ReviewThe New King of Comedy film review: Stephen Chow’s poignant portrait of a movie extra chasing her dreams
- Hongkongers may lament the death of writer-director’s brand of wacky Cantonese humour, but this Chinese production is his best since he quit acting
- The lead character, Dreamy, played by an unknown, is a struggling would-be actress whose fortunes take an unexpected turn
Since he gave his last lead performance in the sci-fi family comedy CJ7 (2008), Stephen Chow Sing-chi has more or less shut down his own acting career to focus on writing and directing films for audiences in mainland China – 2013’s Journey to the West: Conquering the Demons and 2016’s Mermaid .
Hong Kong film-goers are likely to find nothing in his latest Chinese production to allay their fears that Chow’s revered brand of wacky Cantonese humour is now all but history.
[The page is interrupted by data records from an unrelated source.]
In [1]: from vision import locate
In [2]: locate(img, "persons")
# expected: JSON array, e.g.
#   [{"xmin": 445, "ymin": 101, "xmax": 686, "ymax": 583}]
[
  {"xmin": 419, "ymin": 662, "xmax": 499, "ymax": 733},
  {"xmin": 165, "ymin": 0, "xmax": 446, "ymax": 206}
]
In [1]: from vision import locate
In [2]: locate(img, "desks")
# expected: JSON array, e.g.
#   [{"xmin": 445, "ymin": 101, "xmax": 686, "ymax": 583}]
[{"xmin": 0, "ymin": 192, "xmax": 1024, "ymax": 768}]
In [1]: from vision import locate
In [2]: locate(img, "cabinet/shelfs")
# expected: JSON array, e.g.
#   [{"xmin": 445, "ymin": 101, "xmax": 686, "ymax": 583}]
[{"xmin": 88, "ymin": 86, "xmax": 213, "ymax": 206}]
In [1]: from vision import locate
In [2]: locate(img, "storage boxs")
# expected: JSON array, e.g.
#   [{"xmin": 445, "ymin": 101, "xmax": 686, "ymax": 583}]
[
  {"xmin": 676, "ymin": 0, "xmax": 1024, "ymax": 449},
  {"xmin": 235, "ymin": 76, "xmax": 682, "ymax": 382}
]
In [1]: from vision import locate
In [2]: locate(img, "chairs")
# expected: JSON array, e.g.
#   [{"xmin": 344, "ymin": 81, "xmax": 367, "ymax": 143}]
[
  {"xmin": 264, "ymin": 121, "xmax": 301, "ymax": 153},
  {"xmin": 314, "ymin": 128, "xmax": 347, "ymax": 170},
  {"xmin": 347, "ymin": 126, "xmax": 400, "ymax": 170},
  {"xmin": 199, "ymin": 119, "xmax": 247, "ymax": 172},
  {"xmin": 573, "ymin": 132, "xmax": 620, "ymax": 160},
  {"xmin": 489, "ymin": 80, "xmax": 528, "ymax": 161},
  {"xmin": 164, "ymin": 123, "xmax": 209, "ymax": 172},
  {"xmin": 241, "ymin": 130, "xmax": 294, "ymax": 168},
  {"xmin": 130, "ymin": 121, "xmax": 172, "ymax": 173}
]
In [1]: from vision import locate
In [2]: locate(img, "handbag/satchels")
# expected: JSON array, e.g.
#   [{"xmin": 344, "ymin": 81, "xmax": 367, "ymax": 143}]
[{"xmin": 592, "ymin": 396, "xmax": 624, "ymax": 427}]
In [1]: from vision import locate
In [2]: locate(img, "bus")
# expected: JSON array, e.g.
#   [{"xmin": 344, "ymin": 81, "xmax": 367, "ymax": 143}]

Having said that, The New King of Comedy is arguably Chow’s best outing since he switched his focus to directing.
A reworking of the core idea from his 1999 film King of Comedy – it’s far less of a remake than the film’s trailer suggests – this underdog comedy-drama represents a bold new direction for Chow: refreshingly, the film’s lead character is female, and played by an unknown actress who doesn’t have the looks of a Cecilia Cheung Pak-chi or Jelly Lin Yun, both of whom Chow has made stars of.
Despite receiving the nominal support of her sneaky boyfriend Charlie (Zhang Quandan), and the backing of fellow actress and roommate Mimi (Jing Ruyang), Dreamy finds substantial opportunities hard to come by as she repeatedly gets humiliated by production assistants and directors on set – sometimes even under the teary gaze of her snooping parents.
Her fortunes take a turn when she’s cast – first as a body double, then as a statue – in a transgressive Snow White parody starring the washed-up actor Marco (Wang Baoqiang), who happens to be Dreamy’s childhood idol.
As Marco’s downfall coincides with Dreamy’s most-watched moment on screen, the film pays tribute to those who keep working hard against all odds.
If proof were still required that the Stephen Chow of old is long gone, one only needs look at how The New King of Comedy trades its writer-director’s typically cynical and vicious humour for a story of self-discovery. Nothing says a comedy star has mellowed quite like a film that is anchored by a poignant daughter-parents relationship.
Longtime fans looking for an encore to Chow’s King of Comedy should note that the echoes arrive early, primarily in the form of a cameo by Tin Kai-man (as a guy who has one of his feet trampled) and the throwaway re-enactment of a pickup scene from the earlier film.